EXERCISE DATA:
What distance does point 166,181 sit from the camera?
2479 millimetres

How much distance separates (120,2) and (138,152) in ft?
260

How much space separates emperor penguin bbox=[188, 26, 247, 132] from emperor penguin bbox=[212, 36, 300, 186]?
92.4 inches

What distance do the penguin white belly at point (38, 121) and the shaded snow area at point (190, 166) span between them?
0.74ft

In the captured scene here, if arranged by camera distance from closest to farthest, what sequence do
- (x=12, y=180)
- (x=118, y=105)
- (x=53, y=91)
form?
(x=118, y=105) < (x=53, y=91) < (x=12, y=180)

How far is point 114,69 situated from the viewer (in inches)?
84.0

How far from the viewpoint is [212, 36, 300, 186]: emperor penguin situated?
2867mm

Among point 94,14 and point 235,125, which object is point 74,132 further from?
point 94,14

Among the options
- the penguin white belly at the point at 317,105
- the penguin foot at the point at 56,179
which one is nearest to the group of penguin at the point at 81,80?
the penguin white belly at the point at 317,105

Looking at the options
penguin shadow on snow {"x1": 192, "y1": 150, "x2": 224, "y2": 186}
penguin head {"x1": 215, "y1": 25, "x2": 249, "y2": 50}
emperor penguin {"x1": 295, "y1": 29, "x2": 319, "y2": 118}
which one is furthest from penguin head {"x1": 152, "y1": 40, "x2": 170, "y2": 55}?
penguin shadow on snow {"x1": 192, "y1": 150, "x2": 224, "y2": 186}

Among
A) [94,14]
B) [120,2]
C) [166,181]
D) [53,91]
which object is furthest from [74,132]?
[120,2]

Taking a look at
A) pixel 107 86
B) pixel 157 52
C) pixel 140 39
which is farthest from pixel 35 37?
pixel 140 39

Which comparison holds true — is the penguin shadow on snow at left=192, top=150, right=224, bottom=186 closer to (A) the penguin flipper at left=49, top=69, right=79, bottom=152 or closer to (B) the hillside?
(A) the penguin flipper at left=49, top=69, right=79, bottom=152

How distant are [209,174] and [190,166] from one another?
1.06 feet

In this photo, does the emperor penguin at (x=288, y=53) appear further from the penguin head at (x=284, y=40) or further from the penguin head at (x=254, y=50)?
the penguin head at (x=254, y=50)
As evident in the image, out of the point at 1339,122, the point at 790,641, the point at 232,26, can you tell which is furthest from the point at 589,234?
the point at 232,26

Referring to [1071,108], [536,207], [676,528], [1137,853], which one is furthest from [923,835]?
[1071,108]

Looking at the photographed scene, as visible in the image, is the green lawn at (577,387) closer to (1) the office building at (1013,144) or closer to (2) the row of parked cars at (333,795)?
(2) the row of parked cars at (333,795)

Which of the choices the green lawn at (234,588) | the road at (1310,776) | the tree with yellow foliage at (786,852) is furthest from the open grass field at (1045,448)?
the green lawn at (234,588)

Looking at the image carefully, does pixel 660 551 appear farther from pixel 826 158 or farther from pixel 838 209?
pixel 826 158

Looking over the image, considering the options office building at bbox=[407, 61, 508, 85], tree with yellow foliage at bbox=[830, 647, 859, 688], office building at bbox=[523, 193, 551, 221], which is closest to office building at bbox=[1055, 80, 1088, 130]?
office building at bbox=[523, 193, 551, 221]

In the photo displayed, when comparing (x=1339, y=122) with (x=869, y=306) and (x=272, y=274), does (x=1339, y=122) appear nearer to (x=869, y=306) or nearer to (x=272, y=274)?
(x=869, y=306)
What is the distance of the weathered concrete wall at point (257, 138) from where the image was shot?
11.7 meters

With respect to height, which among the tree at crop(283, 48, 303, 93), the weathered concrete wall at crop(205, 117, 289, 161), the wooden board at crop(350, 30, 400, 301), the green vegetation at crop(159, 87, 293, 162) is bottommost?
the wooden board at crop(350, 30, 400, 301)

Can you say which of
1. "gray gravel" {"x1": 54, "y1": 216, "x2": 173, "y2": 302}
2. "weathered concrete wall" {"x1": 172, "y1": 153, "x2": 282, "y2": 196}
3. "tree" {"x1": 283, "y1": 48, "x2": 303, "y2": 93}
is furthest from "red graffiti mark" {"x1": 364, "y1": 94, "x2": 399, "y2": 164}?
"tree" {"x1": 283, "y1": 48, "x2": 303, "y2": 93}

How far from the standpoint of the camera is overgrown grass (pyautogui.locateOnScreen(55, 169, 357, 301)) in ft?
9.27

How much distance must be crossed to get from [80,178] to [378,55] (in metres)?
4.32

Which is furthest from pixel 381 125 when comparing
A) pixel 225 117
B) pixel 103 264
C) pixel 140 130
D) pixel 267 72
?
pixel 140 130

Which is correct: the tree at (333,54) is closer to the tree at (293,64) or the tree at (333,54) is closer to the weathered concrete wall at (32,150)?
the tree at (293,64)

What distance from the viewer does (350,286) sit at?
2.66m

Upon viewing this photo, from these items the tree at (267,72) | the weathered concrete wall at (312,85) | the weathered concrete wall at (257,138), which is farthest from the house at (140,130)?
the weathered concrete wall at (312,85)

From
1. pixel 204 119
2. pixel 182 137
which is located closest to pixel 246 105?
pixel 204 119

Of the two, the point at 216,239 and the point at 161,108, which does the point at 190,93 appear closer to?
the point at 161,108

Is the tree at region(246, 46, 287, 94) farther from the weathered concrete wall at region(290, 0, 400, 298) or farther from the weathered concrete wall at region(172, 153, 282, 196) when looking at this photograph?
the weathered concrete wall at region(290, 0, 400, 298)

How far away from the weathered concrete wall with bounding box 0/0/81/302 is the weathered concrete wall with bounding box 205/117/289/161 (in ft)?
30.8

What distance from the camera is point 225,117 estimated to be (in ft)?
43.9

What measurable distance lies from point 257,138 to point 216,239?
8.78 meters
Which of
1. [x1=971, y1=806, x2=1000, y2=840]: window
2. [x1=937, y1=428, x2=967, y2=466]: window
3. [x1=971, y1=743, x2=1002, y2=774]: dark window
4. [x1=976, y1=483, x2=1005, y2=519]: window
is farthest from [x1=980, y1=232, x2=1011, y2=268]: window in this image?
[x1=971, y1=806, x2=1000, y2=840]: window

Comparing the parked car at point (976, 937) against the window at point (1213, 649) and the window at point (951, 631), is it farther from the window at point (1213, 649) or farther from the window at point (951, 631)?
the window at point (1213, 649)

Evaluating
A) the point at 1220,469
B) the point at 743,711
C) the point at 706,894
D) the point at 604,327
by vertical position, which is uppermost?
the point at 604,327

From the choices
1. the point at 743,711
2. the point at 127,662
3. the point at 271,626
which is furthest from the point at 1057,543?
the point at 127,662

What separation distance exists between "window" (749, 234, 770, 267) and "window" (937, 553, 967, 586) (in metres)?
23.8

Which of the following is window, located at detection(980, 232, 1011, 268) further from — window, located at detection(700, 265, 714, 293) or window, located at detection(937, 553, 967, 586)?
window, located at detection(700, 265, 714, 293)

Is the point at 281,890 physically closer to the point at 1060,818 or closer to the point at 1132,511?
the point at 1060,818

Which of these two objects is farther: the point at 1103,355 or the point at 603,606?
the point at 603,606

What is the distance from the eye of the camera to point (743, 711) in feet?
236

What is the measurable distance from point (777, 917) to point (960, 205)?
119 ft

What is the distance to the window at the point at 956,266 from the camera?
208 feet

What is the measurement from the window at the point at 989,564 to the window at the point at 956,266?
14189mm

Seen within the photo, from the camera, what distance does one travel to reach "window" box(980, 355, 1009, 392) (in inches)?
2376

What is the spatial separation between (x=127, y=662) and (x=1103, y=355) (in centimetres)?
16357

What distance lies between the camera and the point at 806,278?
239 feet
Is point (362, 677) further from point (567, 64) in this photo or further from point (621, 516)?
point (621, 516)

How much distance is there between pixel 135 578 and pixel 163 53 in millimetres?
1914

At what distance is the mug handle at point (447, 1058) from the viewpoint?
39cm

STATED EXERCISE:
Write out all of the records above word for word, keeping every line and every character unchanged.

RESPONSE TO THE EXERCISE:
What distance does point 166,181 sit from the camera?
2479 millimetres

How much distance separates (120,2) and (138,152) in ft?
260

How much space separates emperor penguin bbox=[188, 26, 247, 132] from emperor penguin bbox=[212, 36, 300, 186]?
92.4 inches

What distance do the penguin white belly at point (38, 121) and the shaded snow area at point (190, 166) span between them?
0.74ft

In the captured scene here, if arranged by camera distance from closest to farthest, what sequence do
- (x=12, y=180)
- (x=118, y=105)
- (x=53, y=91)
form?
(x=118, y=105) < (x=53, y=91) < (x=12, y=180)

How far is point 114,69 situated from the viewer (in inches)?
84.0

How far from the viewpoint is [212, 36, 300, 186]: emperor penguin situated?
2867mm

Among point 94,14 and point 235,125, which object is point 74,132 further from?
point 94,14

Among the options
- the penguin white belly at the point at 317,105
- the penguin foot at the point at 56,179
which one is nearest to the group of penguin at the point at 81,80?
the penguin white belly at the point at 317,105

Looking at the options
penguin shadow on snow {"x1": 192, "y1": 150, "x2": 224, "y2": 186}
penguin head {"x1": 215, "y1": 25, "x2": 249, "y2": 50}
emperor penguin {"x1": 295, "y1": 29, "x2": 319, "y2": 118}
which one is furthest from penguin head {"x1": 152, "y1": 40, "x2": 170, "y2": 55}?
penguin shadow on snow {"x1": 192, "y1": 150, "x2": 224, "y2": 186}

Among
A) [94,14]
B) [120,2]
C) [166,181]
D) [53,91]
which object is furthest from [74,132]?
[120,2]

Taking a look at
A) pixel 107 86
B) pixel 157 52
C) pixel 140 39
which is farthest from pixel 35 37?
pixel 140 39

Which comparison holds true — is the penguin shadow on snow at left=192, top=150, right=224, bottom=186 closer to (A) the penguin flipper at left=49, top=69, right=79, bottom=152 or closer to (B) the hillside?
(A) the penguin flipper at left=49, top=69, right=79, bottom=152

How distant are [209,174] and [190,166] from one another?
1.06 feet

In this photo, does the emperor penguin at (x=288, y=53) appear further from the penguin head at (x=284, y=40) or further from the penguin head at (x=254, y=50)?
the penguin head at (x=254, y=50)
As evident in the image, out of the point at 1339,122, the point at 790,641, the point at 232,26, can you tell which is furthest from the point at 589,234?
the point at 232,26

Referring to [1071,108], [536,207], [676,528], [1137,853], which one is furthest from [923,835]?
[1071,108]

Looking at the photographed scene, as visible in the image, is the green lawn at (577,387) closer to (1) the office building at (1013,144) or closer to (2) the row of parked cars at (333,795)?
(2) the row of parked cars at (333,795)

Which of the choices the green lawn at (234,588) | the road at (1310,776) | the tree with yellow foliage at (786,852) is furthest from the open grass field at (1045,448)?
the green lawn at (234,588)

Looking at the image carefully, does pixel 660 551 appear farther from pixel 826 158 or farther from pixel 838 209?
pixel 826 158

Looking over the image, considering the options office building at bbox=[407, 61, 508, 85], tree with yellow foliage at bbox=[830, 647, 859, 688], office building at bbox=[523, 193, 551, 221], which is closest to office building at bbox=[1055, 80, 1088, 130]?
office building at bbox=[523, 193, 551, 221]

In the photo displayed, when comparing (x=1339, y=122) with (x=869, y=306) and (x=272, y=274), does (x=1339, y=122) appear nearer to (x=869, y=306) or nearer to (x=272, y=274)?
(x=869, y=306)
What is the distance of the weathered concrete wall at point (257, 138) from where the image was shot?
11.7 meters

With respect to height, which among the tree at crop(283, 48, 303, 93), the weathered concrete wall at crop(205, 117, 289, 161), the wooden board at crop(350, 30, 400, 301), the green vegetation at crop(159, 87, 293, 162) is bottommost?
the wooden board at crop(350, 30, 400, 301)

Can you say which of
1. "gray gravel" {"x1": 54, "y1": 216, "x2": 173, "y2": 302}
2. "weathered concrete wall" {"x1": 172, "y1": 153, "x2": 282, "y2": 196}
3. "tree" {"x1": 283, "y1": 48, "x2": 303, "y2": 93}
is furthest from "red graffiti mark" {"x1": 364, "y1": 94, "x2": 399, "y2": 164}?
"tree" {"x1": 283, "y1": 48, "x2": 303, "y2": 93}

How far from the standpoint of the camera is overgrown grass (pyautogui.locateOnScreen(55, 169, 357, 301)) in ft?
9.27

How much distance must be crossed to get from [80,178] to [378,55] (in metres)?
4.32

Which is furthest from pixel 381 125 when comparing
A) pixel 225 117
B) pixel 103 264
C) pixel 140 130
D) pixel 267 72
?
pixel 140 130

Which is correct: the tree at (333,54) is closer to the tree at (293,64) or the tree at (333,54) is closer to the weathered concrete wall at (32,150)?
the tree at (293,64)

What distance from the viewer does (350,286) sit at?
2.66m

Upon viewing this photo, from these items the tree at (267,72) | the weathered concrete wall at (312,85) | the weathered concrete wall at (257,138), which is farthest from the house at (140,130)?
the weathered concrete wall at (312,85)

From
1. pixel 204 119
2. pixel 182 137
which is located closest to pixel 246 105?
pixel 204 119

Of the two, the point at 216,239 and the point at 161,108, which does the point at 190,93 appear closer to?
the point at 161,108

Is the tree at region(246, 46, 287, 94) farther from the weathered concrete wall at region(290, 0, 400, 298) or farther from the weathered concrete wall at region(172, 153, 282, 196) when looking at this photograph?
the weathered concrete wall at region(290, 0, 400, 298)

How far away from the weathered concrete wall with bounding box 0/0/81/302 is the weathered concrete wall with bounding box 205/117/289/161 (in ft)?
30.8

What distance from the camera is point 225,117 estimated to be (in ft)?
43.9

What measurable distance lies from point 257,138 to point 216,239?
8.78 meters
Which of
1. [x1=971, y1=806, x2=1000, y2=840]: window
2. [x1=937, y1=428, x2=967, y2=466]: window
3. [x1=971, y1=743, x2=1002, y2=774]: dark window
4. [x1=976, y1=483, x2=1005, y2=519]: window
is farthest from [x1=980, y1=232, x2=1011, y2=268]: window in this image?
[x1=971, y1=806, x2=1000, y2=840]: window

Comparing the parked car at point (976, 937) against the window at point (1213, 649) and the window at point (951, 631), is it farther from the window at point (1213, 649) or farther from the window at point (951, 631)?
the window at point (1213, 649)

Evaluating
A) the point at 1220,469
B) the point at 743,711
C) the point at 706,894
D) the point at 604,327
by vertical position, which is uppermost?
the point at 604,327

From the choices
1. the point at 743,711
2. the point at 127,662
3. the point at 271,626
which is furthest from the point at 1057,543?
the point at 127,662

What separation distance exists between "window" (749, 234, 770, 267) and "window" (937, 553, 967, 586) (in metres)?
23.8

Which of the following is window, located at detection(980, 232, 1011, 268) further from — window, located at detection(700, 265, 714, 293) or window, located at detection(937, 553, 967, 586)?
window, located at detection(700, 265, 714, 293)

Is the point at 281,890 physically closer to the point at 1060,818 or closer to the point at 1132,511?
the point at 1060,818

Which of these two objects is farther: the point at 1103,355 or the point at 603,606?
the point at 603,606

What is the distance from the eye of the camera to point (743, 711) in feet?
236

What is the measurable distance from point (777, 917) to point (960, 205)?
119 ft

What is the distance to the window at the point at 956,266 from the camera?
208 feet

What is the measurement from the window at the point at 989,564 to the window at the point at 956,266?
14189mm

Seen within the photo, from the camera, what distance does one travel to reach "window" box(980, 355, 1009, 392) (in inches)?
2376

What is the spatial separation between (x=127, y=662) and (x=1103, y=355) (in centimetres)?
16357

What distance lies between the camera and the point at 806,278?
239 feet
Is point (362, 677) further from point (567, 64) in this photo or further from point (621, 516)?
point (621, 516)

How much distance is there between pixel 135 578 and pixel 163 53 in millimetres?
1914

At what distance is the mug handle at point (447, 1058) from the viewpoint?
39cm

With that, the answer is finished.